Eskişehir-Ankara kesimi İstanbul-Ankara yüksek hızlı tren hattı projesi'nin birinci etabıydı. Diğer etap olan İstanbul-Eskişehir kesimi henüz tamamlanamadı. Kamulaştırma sorunları, marmaray projesi ve bilecik bölgesindeki zorlu arazi şartları sebebiyle proje oldukça gecikti. Merak ve heyecanla çalışmaları takip ediyorum. Bu yaz sanırım İstanbul'da hızlı trene kavuşacak ve en önemlisi 2 yıldır kapalı olan İstanbul demiryolu tekrar açılacak.

15 Mart 2014 Cumartesi

Doğu Ekspresi Kokpiti

       2011 Yılı

      Doğu Ekspresi'nin Doğu Ekspresi olduğu zamanlardan kalan bir hikaye.
   
      Trenin İstanbul Haydarpaşa kalkışlı son günleri. Ben de İstanbul tatilimi bitirdim. Aksaray'a dönüyorum. Başkent Ekspresi iptal olduktan sonra İstanbul ile Ankara arasını tamamen güneş batmadan geçebileceğiniz tek tren Doğu Ekspresi kalmıştı. Ben de ona bilet aldım.

    Yolculuk Bilecik'in Bozüyük ilçesine kadar sürecek. Orada kıymetli dostlarım ile buluşup araba ile Aksaray'a geçeceğiz.  Pendik - Bozüyük arası 239km.



                                     ( Fotoğrafları büyütmek için üzerine tıklayabilirsiniz. )

Pendik İstasyonunda bekliyorum. Konya'dan gelen Meram Ekspresi istasyona giriş yapıyor.

                           

Ve Doğu Ekspresi göründü. Düdük çalarak istasyona yaklaşıyor.

                           

Tren biraz daha yaklaştığında kumanda kabininde makinistler  İlhami ve Recep abileri  gördüm. İlhami abiyle ilk tanışmamız 2009 yılında ankara  behiç bey tesislerinde olmuştu. O günden beri muhabbetimiz kesilmedi. Kişiliği, babacan tavrı ve sohbeti ile tanımaktan büyük keyif aldığım değerli bir ağabeyimdi. Recep abi de bir o kadar iyi , kültürlü ve ağırbaşlı bir insandı.  Tren geçerken selamlaştık.

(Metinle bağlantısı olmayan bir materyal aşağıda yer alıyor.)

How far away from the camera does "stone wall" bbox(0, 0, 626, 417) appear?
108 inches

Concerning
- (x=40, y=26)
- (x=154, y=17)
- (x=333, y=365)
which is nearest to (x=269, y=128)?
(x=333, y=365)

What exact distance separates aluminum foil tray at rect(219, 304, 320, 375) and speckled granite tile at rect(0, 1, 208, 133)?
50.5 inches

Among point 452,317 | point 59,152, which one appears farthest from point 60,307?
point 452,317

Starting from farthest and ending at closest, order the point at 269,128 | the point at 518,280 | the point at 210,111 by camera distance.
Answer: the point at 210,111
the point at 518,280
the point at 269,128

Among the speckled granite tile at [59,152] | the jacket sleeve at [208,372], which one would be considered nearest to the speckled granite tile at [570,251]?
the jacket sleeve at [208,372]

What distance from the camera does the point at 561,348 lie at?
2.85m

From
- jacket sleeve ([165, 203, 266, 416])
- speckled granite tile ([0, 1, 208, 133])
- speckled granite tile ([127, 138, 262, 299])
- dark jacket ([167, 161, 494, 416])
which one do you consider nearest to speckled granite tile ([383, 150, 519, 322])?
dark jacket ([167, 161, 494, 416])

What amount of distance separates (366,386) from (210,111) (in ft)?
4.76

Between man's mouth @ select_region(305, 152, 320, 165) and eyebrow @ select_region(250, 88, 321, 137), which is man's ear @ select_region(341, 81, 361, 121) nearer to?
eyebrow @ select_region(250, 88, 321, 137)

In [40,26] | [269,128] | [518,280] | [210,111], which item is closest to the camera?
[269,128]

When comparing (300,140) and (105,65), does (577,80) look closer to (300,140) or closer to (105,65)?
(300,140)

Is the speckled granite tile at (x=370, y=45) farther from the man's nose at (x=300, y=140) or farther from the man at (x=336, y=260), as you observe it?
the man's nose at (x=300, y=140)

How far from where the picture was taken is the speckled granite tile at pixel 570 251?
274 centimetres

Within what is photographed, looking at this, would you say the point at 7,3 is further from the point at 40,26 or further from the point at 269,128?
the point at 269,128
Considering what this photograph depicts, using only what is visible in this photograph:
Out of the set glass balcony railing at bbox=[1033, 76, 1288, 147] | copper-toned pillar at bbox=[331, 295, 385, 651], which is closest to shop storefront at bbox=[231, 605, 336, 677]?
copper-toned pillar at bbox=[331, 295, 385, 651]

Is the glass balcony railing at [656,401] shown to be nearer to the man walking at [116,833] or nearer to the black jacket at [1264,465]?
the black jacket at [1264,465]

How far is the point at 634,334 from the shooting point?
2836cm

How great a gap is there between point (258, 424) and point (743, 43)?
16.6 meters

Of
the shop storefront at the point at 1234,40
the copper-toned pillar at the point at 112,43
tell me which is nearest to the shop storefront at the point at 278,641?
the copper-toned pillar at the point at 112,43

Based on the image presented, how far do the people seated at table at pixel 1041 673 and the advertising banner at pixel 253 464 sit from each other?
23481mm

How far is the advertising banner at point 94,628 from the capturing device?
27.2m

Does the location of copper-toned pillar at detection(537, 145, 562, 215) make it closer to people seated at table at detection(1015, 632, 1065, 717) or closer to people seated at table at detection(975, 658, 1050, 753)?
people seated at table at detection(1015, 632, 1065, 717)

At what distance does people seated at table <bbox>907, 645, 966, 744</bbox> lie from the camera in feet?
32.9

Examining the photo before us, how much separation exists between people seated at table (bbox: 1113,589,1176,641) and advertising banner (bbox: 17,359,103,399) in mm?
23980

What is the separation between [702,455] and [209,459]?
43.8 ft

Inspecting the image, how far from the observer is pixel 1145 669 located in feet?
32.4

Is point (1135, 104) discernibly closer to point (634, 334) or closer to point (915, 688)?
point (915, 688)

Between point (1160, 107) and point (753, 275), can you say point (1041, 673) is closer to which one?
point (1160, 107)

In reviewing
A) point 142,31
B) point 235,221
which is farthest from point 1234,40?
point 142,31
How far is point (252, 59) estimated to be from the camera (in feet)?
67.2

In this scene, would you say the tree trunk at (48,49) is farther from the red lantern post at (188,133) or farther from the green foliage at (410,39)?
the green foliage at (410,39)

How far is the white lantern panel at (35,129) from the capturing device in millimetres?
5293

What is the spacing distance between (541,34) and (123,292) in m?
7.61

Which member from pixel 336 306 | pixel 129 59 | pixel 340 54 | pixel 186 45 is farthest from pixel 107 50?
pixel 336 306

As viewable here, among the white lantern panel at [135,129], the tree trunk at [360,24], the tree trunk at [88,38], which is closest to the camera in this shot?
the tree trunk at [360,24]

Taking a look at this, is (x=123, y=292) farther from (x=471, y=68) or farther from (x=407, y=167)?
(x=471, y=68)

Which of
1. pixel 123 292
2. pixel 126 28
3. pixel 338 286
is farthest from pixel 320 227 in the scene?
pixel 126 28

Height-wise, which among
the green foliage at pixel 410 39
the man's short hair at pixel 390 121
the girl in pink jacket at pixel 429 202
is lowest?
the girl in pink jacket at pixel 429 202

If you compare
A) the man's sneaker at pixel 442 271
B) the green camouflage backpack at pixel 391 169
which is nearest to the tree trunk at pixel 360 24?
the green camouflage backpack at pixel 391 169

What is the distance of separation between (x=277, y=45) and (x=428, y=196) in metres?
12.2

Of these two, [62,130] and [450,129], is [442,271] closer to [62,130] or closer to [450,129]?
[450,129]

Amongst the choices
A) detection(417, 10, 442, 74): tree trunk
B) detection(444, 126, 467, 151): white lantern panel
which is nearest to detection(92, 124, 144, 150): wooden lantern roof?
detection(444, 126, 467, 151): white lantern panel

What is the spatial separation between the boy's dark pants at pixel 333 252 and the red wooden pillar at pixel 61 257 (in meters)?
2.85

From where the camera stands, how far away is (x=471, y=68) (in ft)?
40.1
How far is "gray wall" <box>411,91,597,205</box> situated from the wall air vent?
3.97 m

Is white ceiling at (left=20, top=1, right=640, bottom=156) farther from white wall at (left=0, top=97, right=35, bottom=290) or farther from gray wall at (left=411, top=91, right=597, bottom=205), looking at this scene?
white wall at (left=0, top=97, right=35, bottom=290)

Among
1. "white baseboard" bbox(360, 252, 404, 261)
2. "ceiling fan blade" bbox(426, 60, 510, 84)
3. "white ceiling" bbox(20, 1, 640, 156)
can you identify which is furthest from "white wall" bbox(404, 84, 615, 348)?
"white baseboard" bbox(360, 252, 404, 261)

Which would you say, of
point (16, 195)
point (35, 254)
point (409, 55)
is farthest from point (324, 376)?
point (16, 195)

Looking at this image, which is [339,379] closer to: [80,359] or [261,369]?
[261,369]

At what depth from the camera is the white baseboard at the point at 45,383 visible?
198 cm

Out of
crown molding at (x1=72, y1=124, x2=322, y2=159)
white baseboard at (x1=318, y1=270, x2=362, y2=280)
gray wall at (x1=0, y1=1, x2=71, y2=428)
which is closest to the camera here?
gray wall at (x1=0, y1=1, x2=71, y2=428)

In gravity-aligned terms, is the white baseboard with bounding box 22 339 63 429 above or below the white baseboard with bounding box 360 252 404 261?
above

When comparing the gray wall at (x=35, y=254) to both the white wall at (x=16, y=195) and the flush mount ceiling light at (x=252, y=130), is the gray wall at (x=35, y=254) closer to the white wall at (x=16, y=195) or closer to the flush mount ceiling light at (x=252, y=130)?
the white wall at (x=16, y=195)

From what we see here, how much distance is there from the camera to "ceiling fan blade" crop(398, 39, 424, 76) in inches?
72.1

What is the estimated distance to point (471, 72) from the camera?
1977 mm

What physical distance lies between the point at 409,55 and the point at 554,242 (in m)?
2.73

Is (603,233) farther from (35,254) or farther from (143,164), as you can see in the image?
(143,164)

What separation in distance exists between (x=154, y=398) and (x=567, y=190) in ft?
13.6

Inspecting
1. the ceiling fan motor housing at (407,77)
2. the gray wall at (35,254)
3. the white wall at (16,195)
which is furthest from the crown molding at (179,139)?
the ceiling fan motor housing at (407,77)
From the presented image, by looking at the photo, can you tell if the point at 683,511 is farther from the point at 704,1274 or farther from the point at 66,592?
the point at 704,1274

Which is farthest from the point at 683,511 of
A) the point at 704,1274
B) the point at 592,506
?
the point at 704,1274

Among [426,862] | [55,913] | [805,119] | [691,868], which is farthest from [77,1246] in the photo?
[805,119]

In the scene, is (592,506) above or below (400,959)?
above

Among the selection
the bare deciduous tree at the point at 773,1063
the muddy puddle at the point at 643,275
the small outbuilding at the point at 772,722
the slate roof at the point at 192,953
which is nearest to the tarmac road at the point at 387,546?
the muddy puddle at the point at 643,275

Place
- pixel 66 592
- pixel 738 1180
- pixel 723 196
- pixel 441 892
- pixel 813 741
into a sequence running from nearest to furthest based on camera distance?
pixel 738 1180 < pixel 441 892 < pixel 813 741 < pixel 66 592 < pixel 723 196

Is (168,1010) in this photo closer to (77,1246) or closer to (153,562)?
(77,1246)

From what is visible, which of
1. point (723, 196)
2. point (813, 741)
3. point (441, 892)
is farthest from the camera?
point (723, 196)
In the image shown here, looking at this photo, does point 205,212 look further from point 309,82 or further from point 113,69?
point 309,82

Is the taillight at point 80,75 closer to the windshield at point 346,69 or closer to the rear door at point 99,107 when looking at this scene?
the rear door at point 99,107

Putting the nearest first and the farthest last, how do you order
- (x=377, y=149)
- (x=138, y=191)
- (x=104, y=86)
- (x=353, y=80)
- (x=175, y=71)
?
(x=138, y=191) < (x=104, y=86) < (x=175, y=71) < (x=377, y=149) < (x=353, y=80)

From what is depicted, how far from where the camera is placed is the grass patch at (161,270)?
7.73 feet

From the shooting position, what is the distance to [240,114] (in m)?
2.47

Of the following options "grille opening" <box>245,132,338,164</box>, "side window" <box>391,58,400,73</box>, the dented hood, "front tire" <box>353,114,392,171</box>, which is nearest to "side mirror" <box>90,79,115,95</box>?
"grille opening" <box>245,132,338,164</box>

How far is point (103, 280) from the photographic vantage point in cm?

                          

Tren durduğunda İlhami abi kapıyı açıp beni çağırıyordu ancak yanımdaki büyük valiz sebebiyle ona zahmet vermek istemedim. Önce bavulumu 3. vagona yerleştirip tren bir sonraki istasyon olan Gebze'de durduğunda lokomotife geçecektim. Telefonla arayıp durumu bildirdim.

                         

               Gebze istasyonunda  vagondan lokomotif kabinine transfer oluyorum. Bu istasyon da pek çoğu gibi tamamen yıkılıp yeniden yapıldı. Bu fotoğraflar ileride güzel bir arşiv olacak. Sağ tarafta peronda duran e14000 tipi elektrikli bir banliyö dizisi park halinde. Burası Haydarpaşa - Gebze banliyösünün başlangıç istasyonu. İstanbul için bu hat hayati bir öneme sahip.



Lokomotif ortamı harika. Makinist olmayı çok istedim. Kısmet değilmiş. Lokomotifte demlenen çayın tadı da bir başka güzel oluyor. Gazete parçası  kadrajı biraz bozsa da çay bardaklarının kaymasına mani olduğundan  dolayı oldukça önemli.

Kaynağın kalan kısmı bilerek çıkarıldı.